▸ WHAT IS BEING ASKED: Your answer must be an exact transcription of the lines from the line with "phylum: Chordata" through the final line of the data.

Stored data entries
※ ※ ※
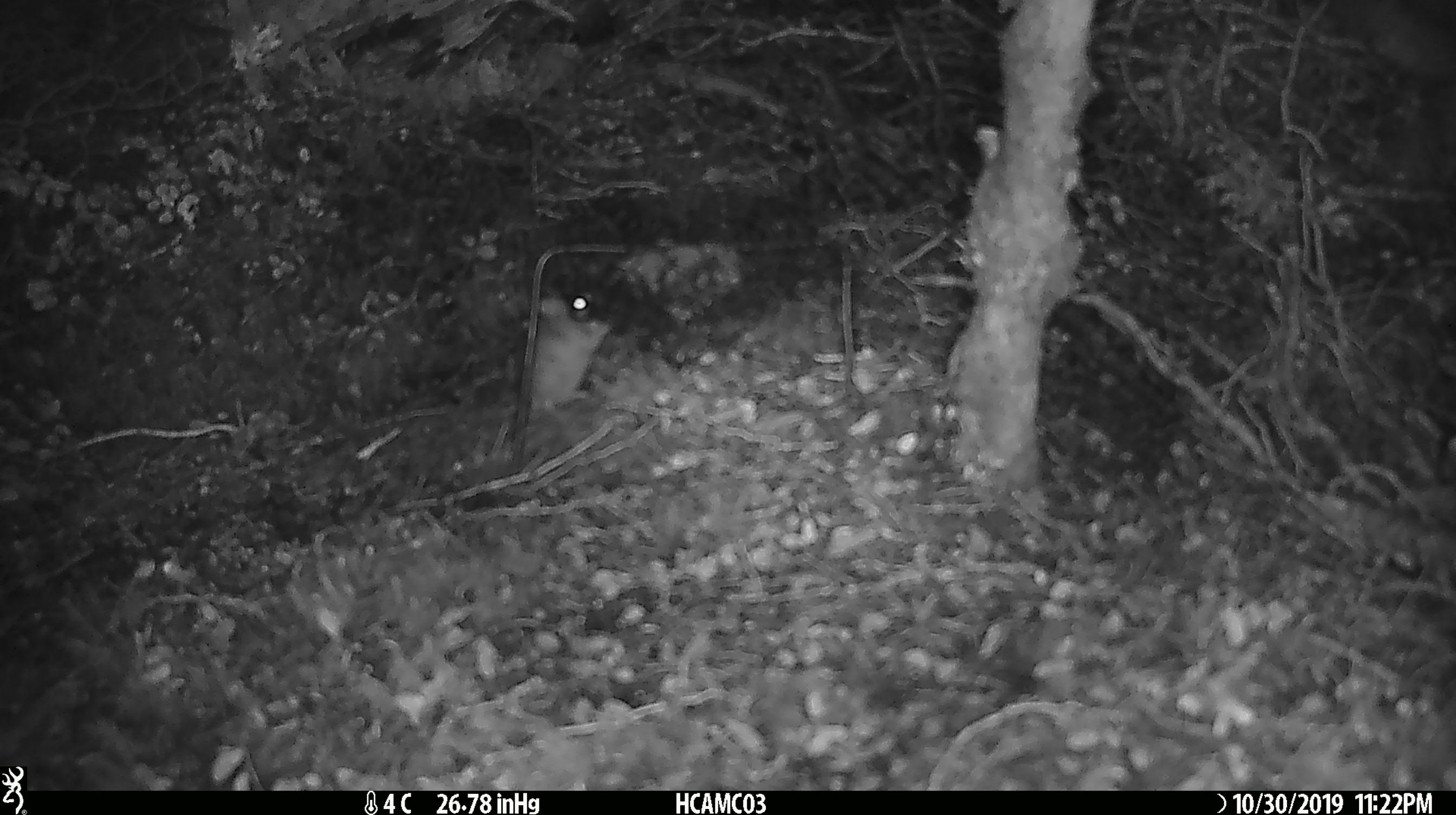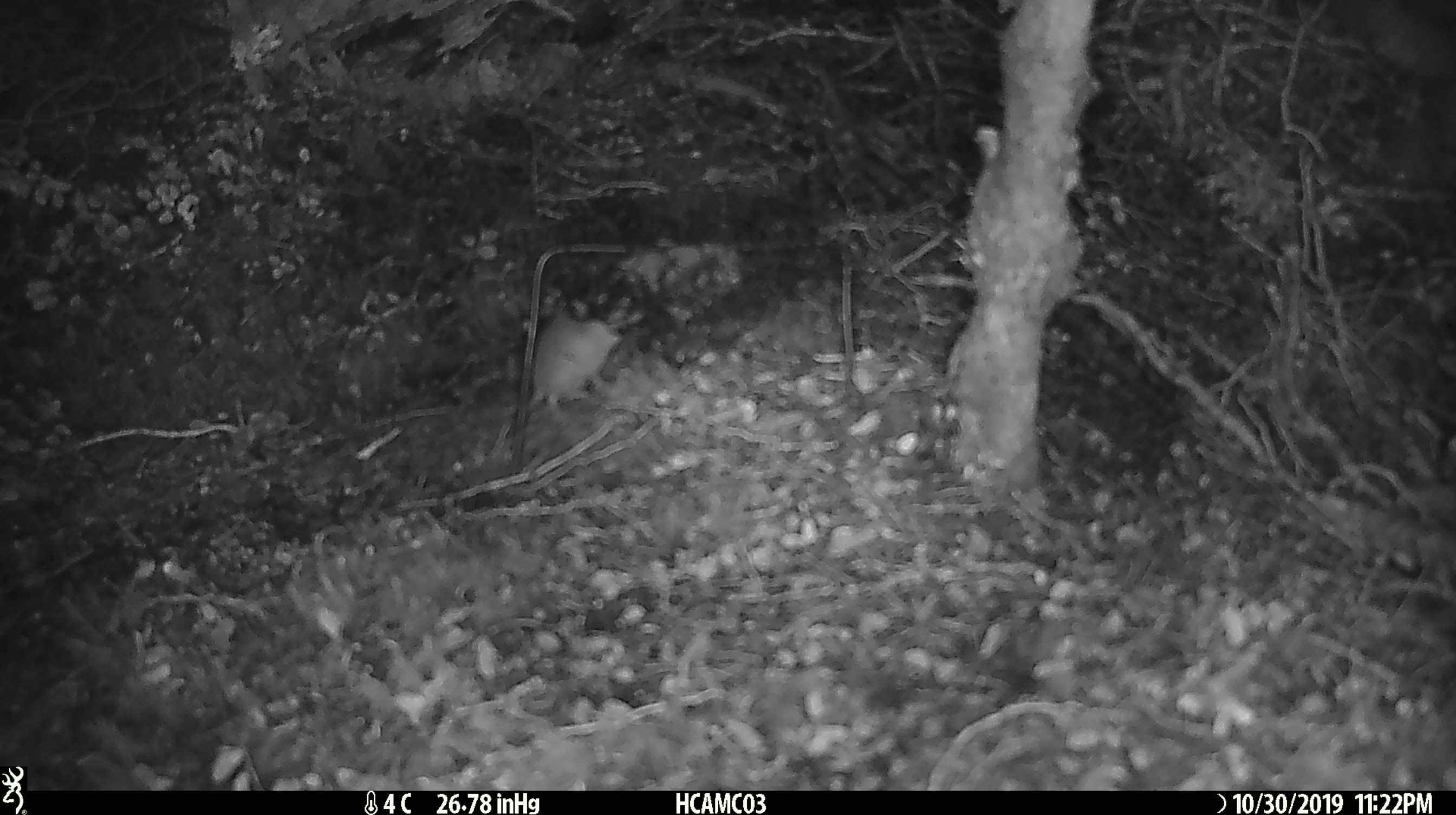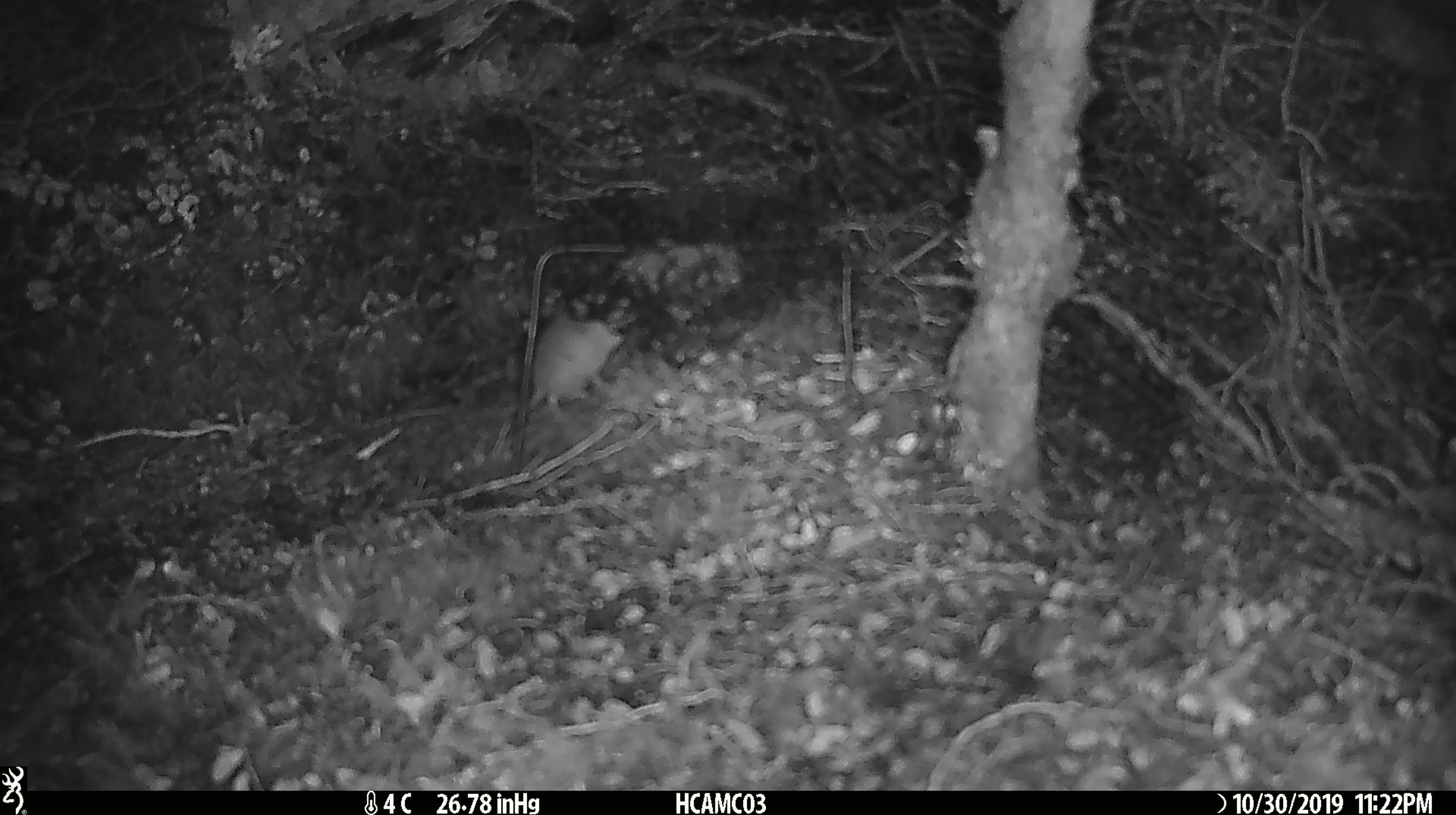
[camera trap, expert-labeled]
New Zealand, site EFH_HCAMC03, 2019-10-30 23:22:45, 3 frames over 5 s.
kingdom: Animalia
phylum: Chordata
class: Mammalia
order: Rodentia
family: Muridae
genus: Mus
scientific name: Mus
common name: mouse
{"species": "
※ ※ ※
▸ EXERCISE RESPONSE:
phylum: Chordata
class: Mammalia
order: Rodentia
family: Muridae
genus: Mus
scientific name: Mus
common name: mouse
{"species": "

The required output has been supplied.